WHAT YOU ARE ASKED TO DO = Print exactly the lines below between the line containing "aggravated young man" and the line containing "Foxtons estate agent", counting both of those lines. Leave pictures out.

TASK INPUTS =
----

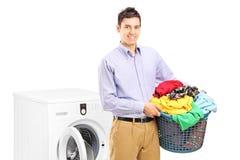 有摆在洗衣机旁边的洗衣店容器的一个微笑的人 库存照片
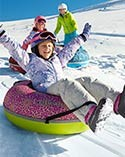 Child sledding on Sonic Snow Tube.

----

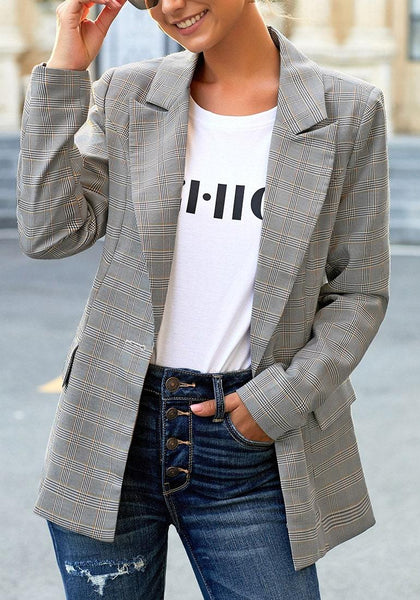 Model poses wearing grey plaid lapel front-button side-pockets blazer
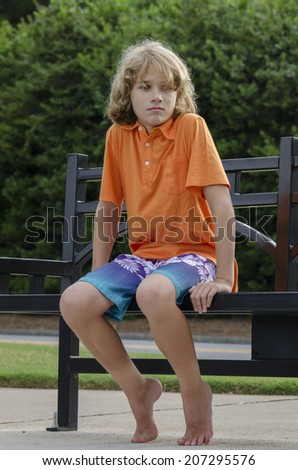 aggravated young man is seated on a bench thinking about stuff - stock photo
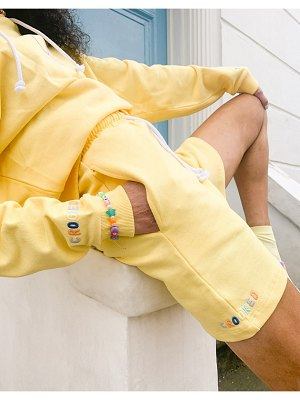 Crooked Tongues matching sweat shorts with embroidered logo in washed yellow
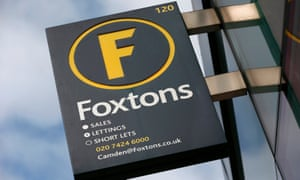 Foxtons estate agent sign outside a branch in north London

----

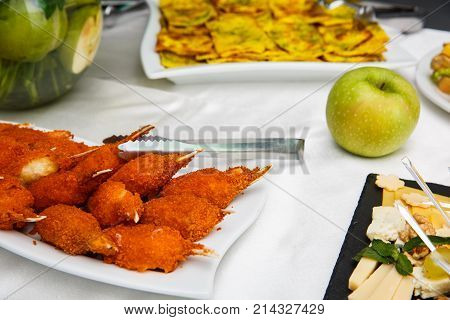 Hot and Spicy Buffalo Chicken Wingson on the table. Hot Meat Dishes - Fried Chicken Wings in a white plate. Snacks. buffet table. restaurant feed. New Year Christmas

----

RESPONSE AREA =
 aggravated young man is seated on a bench thinking about stuff - stock photo
 Crooked Tongues matching sweat shorts with embroidered logo in washed yellow
 Foxtons estate agent sign outside a branch in north London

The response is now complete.